If you use an Android device, there’s now a simple way to find out if Carrier IQ is already installed on your phone.
We first showed you how Carrier IQ works earlier this week. Basically, it’s low-level mobile ware that tracks everything you do — your apps, your phone calls, your locations and even your text messages, perhaps keystroke by keystroke — and then stores the data and sends it to your mobile carrier.
One mobile developer, Trevor Eckhart, took it upon himself to find out how Carrier IQ actually works, and the Internet has been in an uproar over the blatant invasion of privacy ever since.
We wouldn’t be sounding the alarm about this software if it wasn’t incredibly widespread. In early 2009, when Carrier IQ was raising a $20 million finding round, the company said its software was already installed on 35 million cell phones through seven mobile vendors.
However, by the middle of last year, when the company raised another $12 million round, it told VentureBeat its software had been deployed on more than 90 million mobile devices by 12 leading vendors worldwide.
So if you’re concerned about your privacy or if you just want to know whether or not Carrier IQ is on your Android phone, here’s the app to check out: Carrier IQ Detector [Android Market link].
This new app comes from Lookout Labs, a mobile security firm. Lookout’s Tim Wyatt writes, “While there are a number of blogs that have posted instructions on how to detect and/or remove Carrier IQ software, these are largely technical in nature and difficult for the average user to follow.”
Wyatt notes that it is still unclear just how invasive or unwarranted Carrier IQ’s tracking of data might be, but he does say, “We’re encouraged that the mobile community is paying increasing attention to privacy risks associated with their mobile data.”

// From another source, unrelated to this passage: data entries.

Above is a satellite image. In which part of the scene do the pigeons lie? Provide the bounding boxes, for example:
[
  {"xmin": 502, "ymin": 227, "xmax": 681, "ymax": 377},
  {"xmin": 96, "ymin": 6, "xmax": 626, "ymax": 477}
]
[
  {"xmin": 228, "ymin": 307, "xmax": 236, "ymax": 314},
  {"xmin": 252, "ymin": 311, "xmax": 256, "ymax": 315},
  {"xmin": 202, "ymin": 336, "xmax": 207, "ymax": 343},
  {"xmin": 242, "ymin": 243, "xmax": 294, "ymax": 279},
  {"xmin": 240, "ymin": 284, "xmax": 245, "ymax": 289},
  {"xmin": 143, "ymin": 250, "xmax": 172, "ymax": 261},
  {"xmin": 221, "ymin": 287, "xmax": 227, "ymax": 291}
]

While knowing whether or not you’re currently running Carrier IQ is half the battle, actually getting the software off your phone is, especially for the less technical, an almost impossible task involving rooting the phone and installing a new mobile OS. Several guides for Carrier IQ removal are available online, but perhaps the best course of action is for consumers to raise a stink about the software, get carriers’ attention, and force these companies to take our collective privacy a bit more seriously in the future.